ともあれ、大ヒット作となった『君の名は。』の成功によって、新海誠監督は少し次元の違う立ち位置の監督になってしまいます。

その後、2017年に米林宏昌監督のスタジオポノック第一弾『メアリと魔女の花』が公開。『君の名は。』の数字を視界に入れなければ十分合格点のヒット作となりました。

2018年には細田守監督の『未来のミライ』が公開されます。アメリカ・アカデミー賞の長編アニメーション部門にノミネートされるなど高い評価を受けた本作ですが、興行面では前作まで右肩上がりだった細田監督作品としては初めて前作比でダウンしました。

そして、2019年には新海誠監督の『天気の子』が公開。しかし『君の名は。』のメガヒットで別次元の存在になった新海監督作品ということで、東宝の夏の長編アニメーションの枠の作品ではあるものの少し別の次元の作品として見られていました。

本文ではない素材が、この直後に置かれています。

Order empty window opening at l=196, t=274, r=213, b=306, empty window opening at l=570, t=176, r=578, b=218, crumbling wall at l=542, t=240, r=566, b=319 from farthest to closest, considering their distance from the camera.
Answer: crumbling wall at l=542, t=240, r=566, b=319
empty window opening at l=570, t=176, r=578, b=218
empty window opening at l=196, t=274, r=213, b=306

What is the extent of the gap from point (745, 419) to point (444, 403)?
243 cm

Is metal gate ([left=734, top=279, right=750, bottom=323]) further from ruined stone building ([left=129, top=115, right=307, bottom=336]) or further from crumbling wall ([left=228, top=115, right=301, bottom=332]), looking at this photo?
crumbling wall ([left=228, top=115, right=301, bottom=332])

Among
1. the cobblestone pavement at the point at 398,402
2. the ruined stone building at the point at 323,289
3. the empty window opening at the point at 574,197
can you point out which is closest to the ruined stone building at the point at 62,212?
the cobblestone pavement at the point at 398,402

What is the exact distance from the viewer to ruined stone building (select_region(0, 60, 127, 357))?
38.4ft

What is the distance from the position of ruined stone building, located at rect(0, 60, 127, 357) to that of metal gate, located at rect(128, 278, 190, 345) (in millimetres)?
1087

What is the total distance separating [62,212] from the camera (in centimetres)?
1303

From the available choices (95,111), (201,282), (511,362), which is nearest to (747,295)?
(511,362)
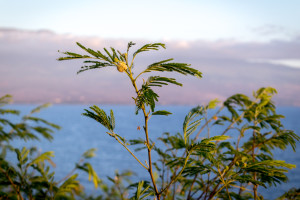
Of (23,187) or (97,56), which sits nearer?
(97,56)

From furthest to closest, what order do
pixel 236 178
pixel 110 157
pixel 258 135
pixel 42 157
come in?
pixel 110 157 → pixel 42 157 → pixel 258 135 → pixel 236 178

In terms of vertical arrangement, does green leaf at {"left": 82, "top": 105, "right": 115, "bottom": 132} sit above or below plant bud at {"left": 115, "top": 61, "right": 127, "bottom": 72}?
below

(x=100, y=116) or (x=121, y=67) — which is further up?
(x=121, y=67)

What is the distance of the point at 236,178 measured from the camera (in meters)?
1.67

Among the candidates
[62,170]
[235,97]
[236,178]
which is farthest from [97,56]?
[62,170]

実際に『天気の子』は141.9億円の興行収入を記録。新海監督は複数の作品で興行収入100億円以上を稼いだ日本を代表するアニメーション監督となりました。

そして、2020年は新型コロナウィルス感染拡大による影響をもろに受け、東宝の夏映画はお休み。

2019年の『天気の子』、2020年の新型コロナウィルス感染拡大による休止という、ここまでの流れを考えると東宝の夏の長編アニメーションの実質的な前作は、細田守監督の2018年『未来のミライ』です。何とも皮肉な巡り合わせですが、細田守監督は“自分の映画の後”を自分が直に担当することになりました。